Until the investigation is complete, Dr. Joe Velaidum, a professor of religious studies and the director of the UPEI Centre for Christianity and Culture, has replaced him in the classroom.
Under the proposed deal, students still had to pay the registration fee for the class and notify Weale of their intentions via e-mail.
Following a news story carried on the Canadian Broadcasting Commission (CBC) and scrutiny from The Cadre, the university´s student newspaper, the UPEI faculty association released a statement condemning Weale´s decision.
The deal was "a scheme", said Wayne Peters, president of the UPEI Faculty Association in a release, which "would not be tolerated at any university across the country and is certainly not condoned by the Association at UPEI".
According to Peters, there are two possible outcomes of the investigation into Weale´s offer to his students: a letter of warning, or outright dismissal. "Following that, David has the right to ask the union to file a grievance on his behalf," said Peters, noting that the UPEI Faculty Association does not allow individual members to file grievances with their employer.
Peters refused to comment on whether or not the union would agree to file a grievance on Weale´s behalf.
Approximately 20 students accepted Weale´s offer to receive a B- for non-attendance, but many more students at the university are more critical of the idea.
While some students are empathetic to the situation, said Ryan Gallant, president of the UPEI students´ union, most are in agreement with the university.
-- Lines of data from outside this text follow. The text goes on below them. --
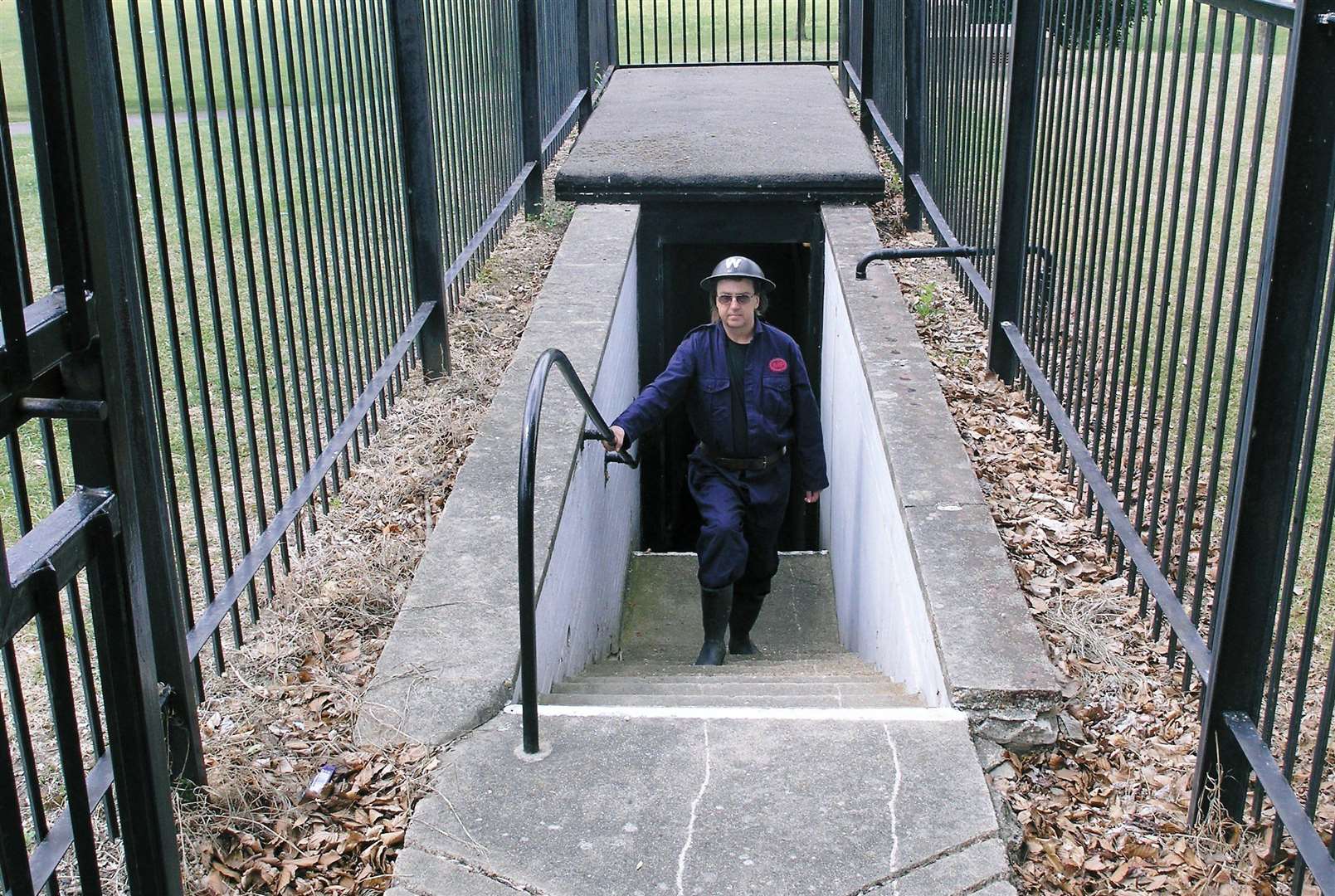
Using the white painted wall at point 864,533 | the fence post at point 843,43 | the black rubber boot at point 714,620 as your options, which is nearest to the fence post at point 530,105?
the white painted wall at point 864,533

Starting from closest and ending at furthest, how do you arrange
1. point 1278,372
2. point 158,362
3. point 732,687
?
point 1278,372, point 158,362, point 732,687

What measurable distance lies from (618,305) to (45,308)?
4.99 metres

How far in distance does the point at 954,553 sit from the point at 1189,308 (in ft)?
8.79

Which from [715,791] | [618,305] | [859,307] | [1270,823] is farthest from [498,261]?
[1270,823]

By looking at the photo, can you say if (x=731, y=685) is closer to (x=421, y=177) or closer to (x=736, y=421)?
(x=736, y=421)

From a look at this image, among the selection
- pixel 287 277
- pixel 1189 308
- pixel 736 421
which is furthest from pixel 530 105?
pixel 1189 308

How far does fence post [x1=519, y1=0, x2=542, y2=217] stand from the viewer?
836 centimetres

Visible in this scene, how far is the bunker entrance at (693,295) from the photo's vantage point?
328 inches

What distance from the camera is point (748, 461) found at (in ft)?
19.6

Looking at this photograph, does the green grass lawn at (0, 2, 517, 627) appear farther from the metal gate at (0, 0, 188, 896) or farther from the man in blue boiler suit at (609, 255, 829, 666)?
the man in blue boiler suit at (609, 255, 829, 666)

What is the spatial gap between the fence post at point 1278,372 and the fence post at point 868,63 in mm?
7908

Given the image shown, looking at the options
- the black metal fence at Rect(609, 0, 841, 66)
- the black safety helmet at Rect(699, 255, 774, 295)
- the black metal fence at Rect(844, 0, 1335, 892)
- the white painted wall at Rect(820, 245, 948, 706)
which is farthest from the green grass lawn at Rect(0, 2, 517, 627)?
the black metal fence at Rect(609, 0, 841, 66)

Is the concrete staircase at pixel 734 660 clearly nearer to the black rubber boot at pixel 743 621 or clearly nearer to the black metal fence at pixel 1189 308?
the black rubber boot at pixel 743 621

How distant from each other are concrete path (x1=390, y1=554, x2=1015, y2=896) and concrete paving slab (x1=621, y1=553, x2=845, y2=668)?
374cm
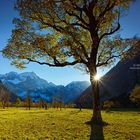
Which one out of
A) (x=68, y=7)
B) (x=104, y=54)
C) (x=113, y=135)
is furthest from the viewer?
(x=104, y=54)

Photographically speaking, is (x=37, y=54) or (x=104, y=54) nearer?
(x=37, y=54)

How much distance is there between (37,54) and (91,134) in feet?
50.8

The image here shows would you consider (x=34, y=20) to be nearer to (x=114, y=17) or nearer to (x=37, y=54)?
(x=37, y=54)

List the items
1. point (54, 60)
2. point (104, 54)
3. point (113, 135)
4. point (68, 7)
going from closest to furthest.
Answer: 1. point (113, 135)
2. point (68, 7)
3. point (54, 60)
4. point (104, 54)

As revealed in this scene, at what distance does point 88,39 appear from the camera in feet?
140

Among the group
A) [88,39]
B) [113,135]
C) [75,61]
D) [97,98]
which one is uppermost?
[88,39]

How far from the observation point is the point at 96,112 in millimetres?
38281

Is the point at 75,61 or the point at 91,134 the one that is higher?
the point at 75,61

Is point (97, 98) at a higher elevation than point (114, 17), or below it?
below

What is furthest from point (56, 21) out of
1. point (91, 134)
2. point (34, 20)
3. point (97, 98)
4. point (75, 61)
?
point (91, 134)

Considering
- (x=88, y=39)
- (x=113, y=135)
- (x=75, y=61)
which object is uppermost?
(x=88, y=39)

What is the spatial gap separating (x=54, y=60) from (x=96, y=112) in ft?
27.9

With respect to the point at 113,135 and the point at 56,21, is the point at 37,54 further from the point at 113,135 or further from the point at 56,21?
the point at 113,135

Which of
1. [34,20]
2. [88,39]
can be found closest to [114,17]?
[88,39]
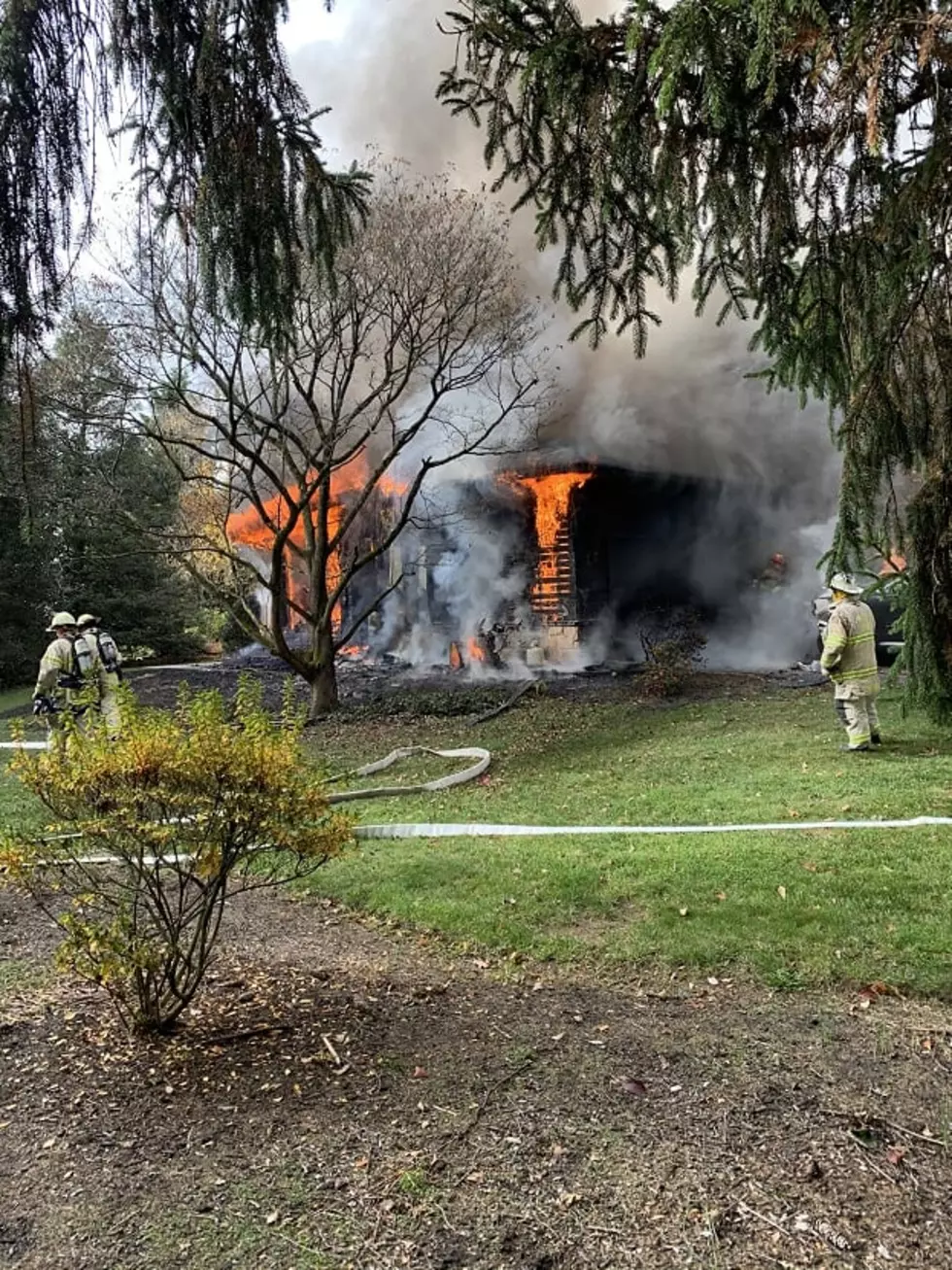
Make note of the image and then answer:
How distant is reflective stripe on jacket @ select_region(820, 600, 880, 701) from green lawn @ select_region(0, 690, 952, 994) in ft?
2.32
"He has been a great professor for many years," said Gallant. "But some students find this inexcusable."
According to Gallant, the UPEI Students´ Union will not be involved in the investigation process or the discussions between Weale and the university.
Weale retired in the spring of 2005 and was contracted to teach the course on the History of Christianity on a sessional basis. He has built his reputation as an island historian over 30 years at the University of PEI and published a number of children´s books about island lore.
"He has a knack for interviewing islanders and gathering a thorough history," said Katie MacLeod, an island native. "I guess I consider him a local hero for his historical preservation work."
Weale also ran as an independent candidate in the 1988 federal election on a single-issue platform opposing the fixed link to the mainland.